Copy the lines below word for word, leaving out the pictures.

● ● ● ● ● ● ●

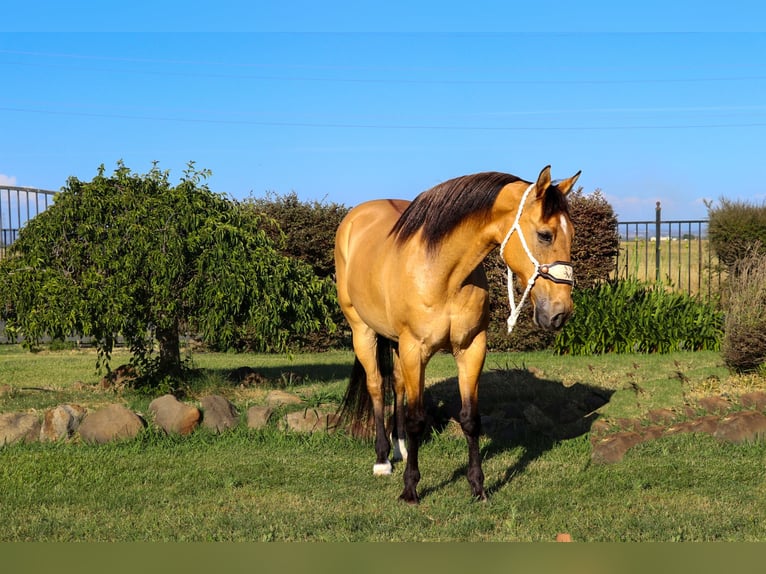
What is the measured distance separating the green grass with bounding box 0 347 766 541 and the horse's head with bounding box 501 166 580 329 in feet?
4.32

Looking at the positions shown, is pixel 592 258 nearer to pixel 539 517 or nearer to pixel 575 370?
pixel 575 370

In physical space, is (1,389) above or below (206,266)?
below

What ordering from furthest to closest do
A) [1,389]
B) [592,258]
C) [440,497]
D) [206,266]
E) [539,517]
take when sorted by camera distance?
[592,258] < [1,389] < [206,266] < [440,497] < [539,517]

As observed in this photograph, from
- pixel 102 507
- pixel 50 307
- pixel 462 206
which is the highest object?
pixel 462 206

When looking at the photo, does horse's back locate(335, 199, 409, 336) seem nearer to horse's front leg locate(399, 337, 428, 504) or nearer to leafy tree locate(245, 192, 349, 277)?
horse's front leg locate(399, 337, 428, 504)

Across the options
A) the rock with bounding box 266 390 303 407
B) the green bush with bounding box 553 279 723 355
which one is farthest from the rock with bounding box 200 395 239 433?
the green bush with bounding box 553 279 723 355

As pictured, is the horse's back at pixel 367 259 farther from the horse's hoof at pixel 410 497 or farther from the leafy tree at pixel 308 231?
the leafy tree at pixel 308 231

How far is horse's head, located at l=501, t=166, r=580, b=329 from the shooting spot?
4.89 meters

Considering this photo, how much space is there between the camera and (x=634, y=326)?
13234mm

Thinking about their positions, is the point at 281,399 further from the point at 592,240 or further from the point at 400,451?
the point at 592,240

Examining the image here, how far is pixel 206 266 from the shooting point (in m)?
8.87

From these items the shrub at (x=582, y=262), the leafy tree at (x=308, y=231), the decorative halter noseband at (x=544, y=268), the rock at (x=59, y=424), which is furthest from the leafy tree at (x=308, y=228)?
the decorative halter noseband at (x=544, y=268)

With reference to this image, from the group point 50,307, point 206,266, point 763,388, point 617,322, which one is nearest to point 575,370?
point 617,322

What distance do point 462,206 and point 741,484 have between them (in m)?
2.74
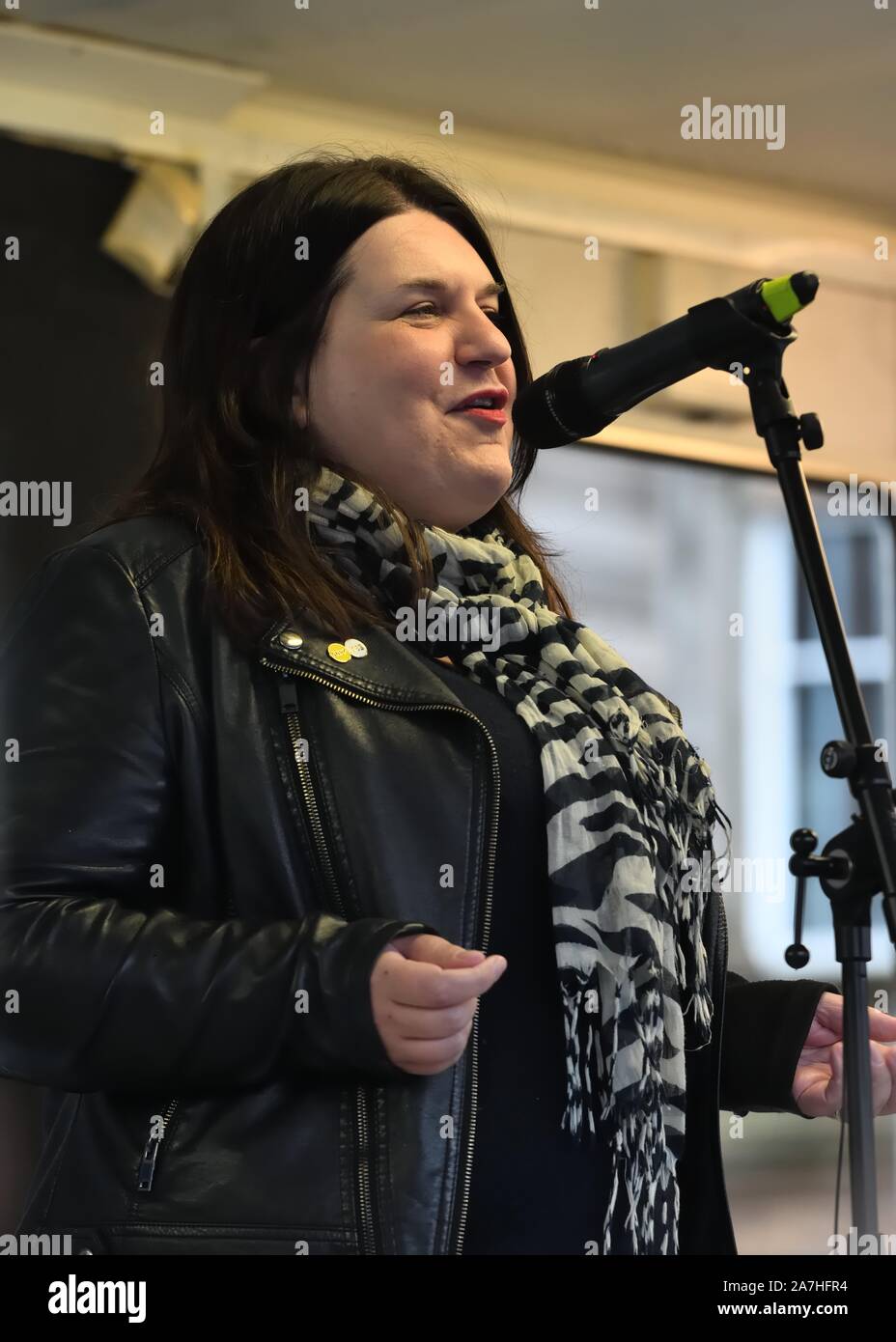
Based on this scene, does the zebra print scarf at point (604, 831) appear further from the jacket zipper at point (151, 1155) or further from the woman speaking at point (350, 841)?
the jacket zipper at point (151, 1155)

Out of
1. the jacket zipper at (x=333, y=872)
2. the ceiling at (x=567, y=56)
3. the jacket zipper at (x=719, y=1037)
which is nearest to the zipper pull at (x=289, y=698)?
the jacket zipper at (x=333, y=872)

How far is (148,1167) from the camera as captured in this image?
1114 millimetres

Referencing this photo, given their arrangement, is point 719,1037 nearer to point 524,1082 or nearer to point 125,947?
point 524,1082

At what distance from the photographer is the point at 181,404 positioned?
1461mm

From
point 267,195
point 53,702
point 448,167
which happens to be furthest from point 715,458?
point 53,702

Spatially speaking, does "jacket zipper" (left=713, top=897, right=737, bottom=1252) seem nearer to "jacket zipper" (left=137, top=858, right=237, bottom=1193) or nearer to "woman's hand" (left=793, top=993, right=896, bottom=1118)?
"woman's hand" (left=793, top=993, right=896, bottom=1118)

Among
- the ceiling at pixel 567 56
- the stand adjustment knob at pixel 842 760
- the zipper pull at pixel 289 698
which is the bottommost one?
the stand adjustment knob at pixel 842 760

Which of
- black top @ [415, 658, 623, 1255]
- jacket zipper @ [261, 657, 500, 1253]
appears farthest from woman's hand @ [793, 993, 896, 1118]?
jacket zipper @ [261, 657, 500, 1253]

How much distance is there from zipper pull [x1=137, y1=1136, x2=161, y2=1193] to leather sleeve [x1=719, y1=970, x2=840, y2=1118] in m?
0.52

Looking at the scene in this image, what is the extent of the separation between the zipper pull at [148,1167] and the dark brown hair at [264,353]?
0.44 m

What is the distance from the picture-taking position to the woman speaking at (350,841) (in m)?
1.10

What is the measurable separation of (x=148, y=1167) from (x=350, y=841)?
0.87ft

● ● ● ● ● ● ●

▶ Result of this task
What is the measured distance separating the green grass with bounding box 0 347 766 541 and the horse's head with bounding box 501 166 580 329 in feet?
4.32

Looking at the positions shown, is pixel 592 258 nearer to pixel 539 517 or nearer to pixel 575 370?
pixel 575 370

In physical space, is (1,389) above or below (206,266)?
below

What ordering from furthest to closest do
A) [1,389]
B) [592,258]
C) [440,497]
D) [206,266]
E) [539,517]
take when sorted by camera distance?
[592,258] < [1,389] < [206,266] < [440,497] < [539,517]

As observed in this photograph, from
- pixel 102 507
- pixel 50 307
- pixel 462 206
which is the highest object?
pixel 462 206

When looking at the photo, does horse's back locate(335, 199, 409, 336) seem nearer to horse's front leg locate(399, 337, 428, 504) or nearer to leafy tree locate(245, 192, 349, 277)?
horse's front leg locate(399, 337, 428, 504)

Across the options
A) the rock with bounding box 266 390 303 407
B) the green bush with bounding box 553 279 723 355
which one is farthest from the rock with bounding box 200 395 239 433?
the green bush with bounding box 553 279 723 355

As pictured, is the horse's back at pixel 367 259 farther from the horse's hoof at pixel 410 497 or farther from the leafy tree at pixel 308 231?
the leafy tree at pixel 308 231

How far is horse's head, located at l=501, t=166, r=580, b=329 from the shooting spot?
4.89 meters

Considering this photo, how much space is there between the camera and (x=634, y=326)?
13234mm

Thinking about their positions, is the point at 281,399 further from the point at 592,240 or further from the point at 400,451?
the point at 592,240

Examining the image here, how far is pixel 206 266 from the shooting point (in m)?
8.87

From these items the shrub at (x=582, y=262), the leafy tree at (x=308, y=231), the decorative halter noseband at (x=544, y=268), the rock at (x=59, y=424), which is furthest from the leafy tree at (x=308, y=228)?
the decorative halter noseband at (x=544, y=268)

With reference to this image, from the group point 50,307, point 206,266, point 763,388, point 617,322, which one is nearest to point 575,370?
point 617,322

What distance do point 462,206 and point 741,484 have between them (in m)?
2.74
Based on this scene, does the zebra print scarf at point (604, 831) appear further from the jacket zipper at point (151, 1155) or further from the woman speaking at point (350, 841)?
the jacket zipper at point (151, 1155)

Out of
1. the jacket zipper at (x=333, y=872)
2. the ceiling at (x=567, y=56)
3. the jacket zipper at (x=719, y=1037)
which is nearest to the zipper pull at (x=289, y=698)?
the jacket zipper at (x=333, y=872)

How far is (148,1167) from the camera as captured in this image?
1114 millimetres

Referencing this photo, given their arrangement, is point 719,1037 nearer to point 524,1082 or nearer to point 125,947?
point 524,1082

At what distance from the photographer is the point at 181,404 positioned?
1461mm

From
point 267,195
point 53,702
point 448,167
which happens to be furthest from point 715,458?
point 53,702

Spatially speaking, does "jacket zipper" (left=713, top=897, right=737, bottom=1252) seem nearer to "jacket zipper" (left=137, top=858, right=237, bottom=1193) or nearer to "woman's hand" (left=793, top=993, right=896, bottom=1118)?
"woman's hand" (left=793, top=993, right=896, bottom=1118)

Among
- the ceiling at pixel 567 56
- the stand adjustment knob at pixel 842 760
- the zipper pull at pixel 289 698
which is the bottommost one?
the stand adjustment knob at pixel 842 760

Which of
- black top @ [415, 658, 623, 1255]
- jacket zipper @ [261, 657, 500, 1253]
appears farthest from woman's hand @ [793, 993, 896, 1118]?
jacket zipper @ [261, 657, 500, 1253]

How much distance is there from zipper pull [x1=137, y1=1136, x2=161, y2=1193] to leather sleeve [x1=719, y1=970, x2=840, y2=1118] in m?
0.52

Looking at the scene in this image, what is the extent of the separation between the zipper pull at [148,1167] and the dark brown hair at [264,353]?
0.44 m

What is the distance from the picture-taking position to the woman speaking at (350,841) (in m)?
1.10

What is the measurable separation of (x=148, y=1167) from (x=350, y=841)?
0.87ft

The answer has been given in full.